═══ Provided text ═══
Interpretability 10: Hessian
============================

To understand the loss lanscape, we compute the hessian (loss wrt model
parameters) and get its eigenvalues

Try both KAN and MLP, you will usually see that KANs have more non-zero
eigenvalues than MLPs, meaning that KANs have more effective number of
parameters than MLP.

.. code:: ipython3

    from kan.utils import get_derivative
    import torch
    from kan.MLP import MLP
    from kan.MultKAN import KAN
    from kan.utils import create_dataset, model2param
    import copy
    
    device = torch.device('cuda' if torch.cuda.is_available() else 'cpu')
    print(device)
    
    f = lambda x: x[:,[0]]**2
    dataset = create_dataset(f, n_var=1, train_num=1000, device=device)
    
    inputs = dataset['train_input']
    labels = dataset['train_label']
    
    #model = MLP(width = [1,30,1])
    model = KAN(width=[1,5,1], device=device)
    model.fit(dataset, opt='Adam', lr=1e-2, lamb=0.000, steps=1000);


.. parsed-literal::

    cuda
    checkpoint directory created: ./model
    saving model version 0.0


.. parsed-literal::

    | train_loss: 8.51e-04 | test_loss: 8.26e-04 | reg: 1.11e+01 | : 100%|█| 1000/1000 [00:08<00:00, 114


.. parsed-literal::

    saving model version 0.1


.. code:: ipython3

    model.plot()



.. image:: Interp_10_hessian_files/Interp_10_hessian_4_0.png


.. code:: ipython3

    hess = get_derivative(model, inputs, labels, derivative='hessian')
    values, vectors = torch.linalg.eigh(hess)

.. code:: ipython3

    import matplotlib.pyplot as plt
    plt.plot(values.cpu().numpy()[0], marker='o');
    plt.yscale('log')



.. image:: Interp_10_hessian_files/Interp_10_hessian_6_0.png
═══
**To-do list:**
a) According to the Hessian tutorial, what do KANs having more non-zero eigenvalues than MLPs indicate?
b) Reproduce the Hessian tutorial from "model.plot()" to "inputs, labels, derivative='hessian')".
═══ Listing ═══
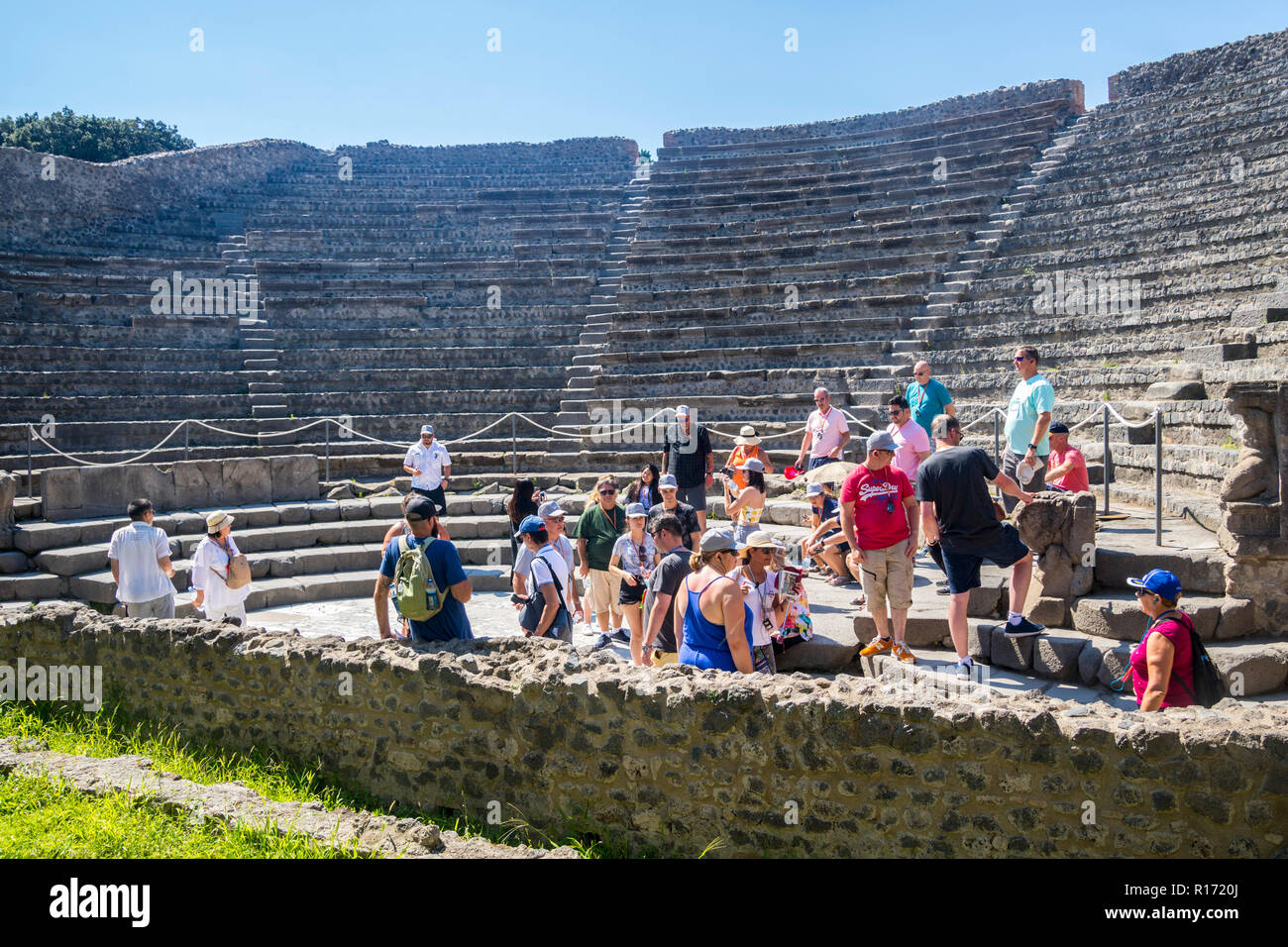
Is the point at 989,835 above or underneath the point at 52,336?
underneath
═══
═══ Listing ═══
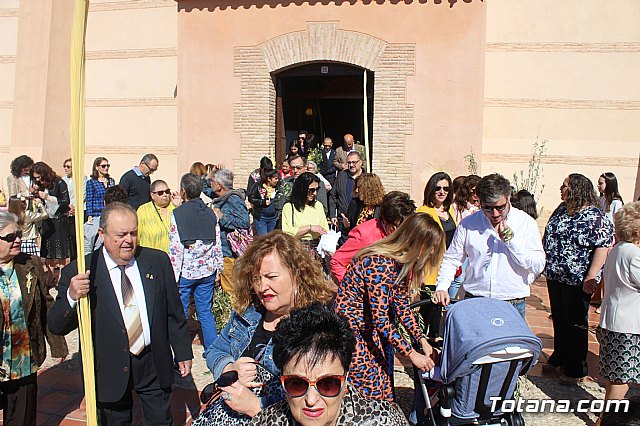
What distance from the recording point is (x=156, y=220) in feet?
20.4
═══
═══ Listing ═══
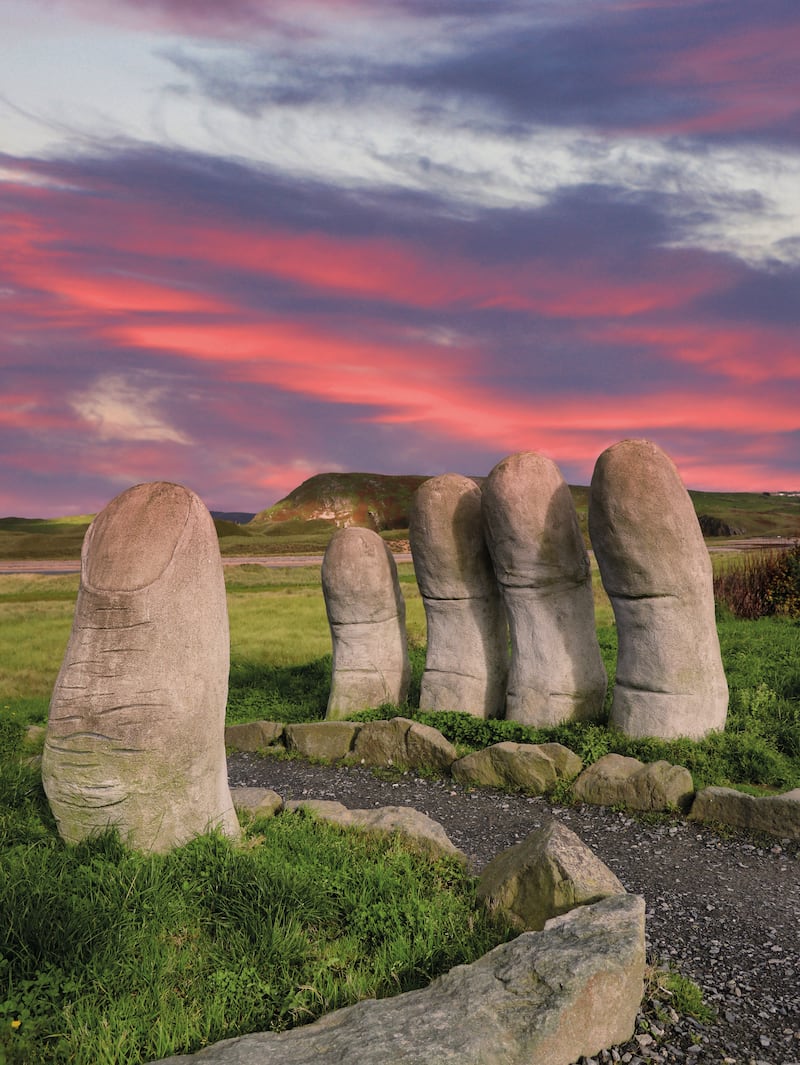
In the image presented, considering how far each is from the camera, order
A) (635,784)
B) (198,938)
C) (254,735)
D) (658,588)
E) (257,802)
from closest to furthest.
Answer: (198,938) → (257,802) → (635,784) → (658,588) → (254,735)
═══
**Exercise results:**
a) KANs have a larger effective number of parameters than MLPs.

b)
model.plot()



.. image:: Interp_10_hessian_files/Interp_10_hessian_4_0.png


.. code:: ipython3

    hess = get_derivative(model, inputs, labels, derivative='hessian')